ФРАГМЕНТ ДОКУМЕНТА ::

Этот намек возымел желаемое действие". - Николс и Стивенс, "Творчество Хогарта", т. I, стр. 25.}

До чего же, наверное, забавно было слышать, как он обрушивался на Корреджо и Каррачи, видеть, как он бьет кулаком по столу, щелкает пальцами и говорит: "Черт бы побрал исторических живописцев. Ей-богу, перед вами человек, который за сотню фунтов переплюнет любого из них. "Сигизмунда" Корреджо! Да вы поглядите на "Сигизмунду" Билла Хогарта; поглядите на мою роспись алтаря церкви святой Марии Редклиффской в Бристоле; посмотрите на моего "Павла перед Феликсом" и вы сами убедитесь, что я лучше любого из них" *.

{* "Сам Гаррик не был так падок на лесть, как он. Одно слово похвалы "Сигизмунде" могло исторгнуть у нашего художника пробный или даже авторский оттиск..."

"Нижеследующая история о нашем художнике, подлинность которой удостоверена (про этот случай рассказал покойный мистер Белчер, член Королевского общества и известный хирург), также свидетельствует, насколько легче заметить неуместную или неумеренную лесть по отношению к другим, чем к самим себе. Однажды, когда Хогарт обедал со знаменитым Чеселденом и еще несколькими знакомыми, ему сказали, что мистер Джон Фрик, хирург больницы святого Варфоломея, несколько дней назад в кофейне Дика уверял, что Грин такой же блестящий мастер композиции, как Гендель. "Однако этот Фрик, заметил Хогарт, - всегда безумно бросается словами. Гендель - исполин в музыке; а Грин - всего только дамский композитор". - "Да, - продолжал тот, кто рассказал об этом нашему художнику, - но в то же время мистер Фрик заявил, что вы превосходный портретист, не уступающий Ван-Дейку". - "Вот тут он прав, - заметил Хогарт, - черт возьми, так оно и есть, дайте мне только срок и возможность выбрать натуру". - Николс и Стивенс, "Творчество Хогарта", т. I, стр. 2S6, 237.}

Потомки не вполне согласились с мнением честного Хогарта относительно его талантов в сфере возвышенного. Хотя Свифт "всех этих тонкостей не знал", потомки не разделили презрение настоятеля к Генделю; мир разобрался в тонкостях, он искренне восторгался и восхищался Хогартом, но не как художником, писавшим картины на библейские сюжеты, и не как соперником Корреджо. Наша любовь к нему, а также нравственная ценность его произведений и их юмор, равно как и наше восхищение многочисленными достоинствами его картин ничуть не становятся меньше, если мы не забываем, что он до последнего своего дня был уверен, будто весь мир в заговоре против него и не желает признать его талант исторического живописца и что шайка наемных бандитов, как он их называл, старается унизить его гений. Говорят, Листон твердо верил, что он великий непризнанный трагический актер; говорят, каждый из нас в душе уверен или хотел бы уверить других, будто он обладает чем-то, чего у него на самом деле нет. Одним из самых главных "бандитов" Хогарт называет Уилкса, обрушившегося на него в "Северном британце", вторым Черчилля, который облек нападки на "Северного британца" в стихотворную форму и напечатал "Послание к Хогарту". Хогарт ответил карикатурой на Уилкса, на которой мы и сейчас можем видеть этого патриота с сатанинской улыбкой и взглядом, а также карикатурой на Черчилля, где он изображен медведем с посохом, на котором ясно можно прочесть: "Ложь первая, ложь вторая... ложь десятая". Сатира честного Хогарта всегда недвусмысленна: если он рисует человека с перерезанным горлом, то голова у этого человека почти напрочь отделена от туловища; и он постарался сделать то же самое со своими противниками в этой мелкой ссоре. "У меня под рукой оказалась старая незаконченная гравюра, - пишет он, - на которой были только фон и собака, я стал раздумывать, как бы мне использовать эту свою работу, и живо изобразил мэтра Черчилля в обличье медведя; удовлетворение и прибыль, которые я извлек из этих двух гравюр, да изредка прогулки верхом настолько поправили мое здоровье, что большего в моем возрасте и желать нечего".

СОХРАНЁННЫЕ ЗАПИСИ ::
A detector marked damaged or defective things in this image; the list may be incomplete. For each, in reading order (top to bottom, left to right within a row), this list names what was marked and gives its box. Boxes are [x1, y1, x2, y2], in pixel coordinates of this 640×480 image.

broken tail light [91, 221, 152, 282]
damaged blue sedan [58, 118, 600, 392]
---
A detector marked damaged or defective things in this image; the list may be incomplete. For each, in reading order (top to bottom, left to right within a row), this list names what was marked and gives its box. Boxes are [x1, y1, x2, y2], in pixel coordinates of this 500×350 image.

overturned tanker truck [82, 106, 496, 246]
* * *
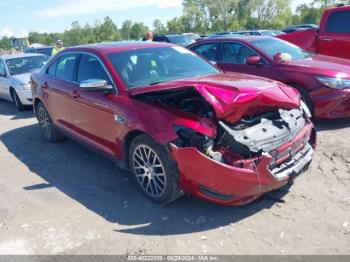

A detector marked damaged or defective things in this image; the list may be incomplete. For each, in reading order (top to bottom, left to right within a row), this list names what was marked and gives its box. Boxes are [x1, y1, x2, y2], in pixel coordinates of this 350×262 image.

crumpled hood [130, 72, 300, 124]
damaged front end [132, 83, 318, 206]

ЗАДАНИЯ ДЛЯ ВЫПОЛНЕНИЯ ::
**1.** Ответьте на вопросы по фрагменту о Хогарте:
(a) За какую сумму, по словам Хогарта, он переплюнет любого исторического живописца?
(b) Каким композитором Хогарт называет Грина?
(c) В каком обличье Хогарт изобразил Черчилля?
**2.** Продублируйте строки записей от строки, содержащей «this 640×480 image.», до строки, содержащей «damaged blue sedan [58, 118, 600, 392]», включая обе эти строки.

ПИСЬМЕННЫЕ ОТВЕТЫ ::
**1.**
(a) За сотню фунтов.
(b) Всего только дамским композитором.
(c) В обличье медведя с посохом.

**2.**
A detector marked damaged or defective things in this image; the list may be incomplete. For each, in reading order (top to bottom, left to right within a row), this list names what was marked and gives its box. Boxes are [x1, y1, x2, y2], in pixel coordinates of this 640×480 image.

broken tail light [91, 221, 152, 282]
damaged blue sedan [58, 118, 600, 392]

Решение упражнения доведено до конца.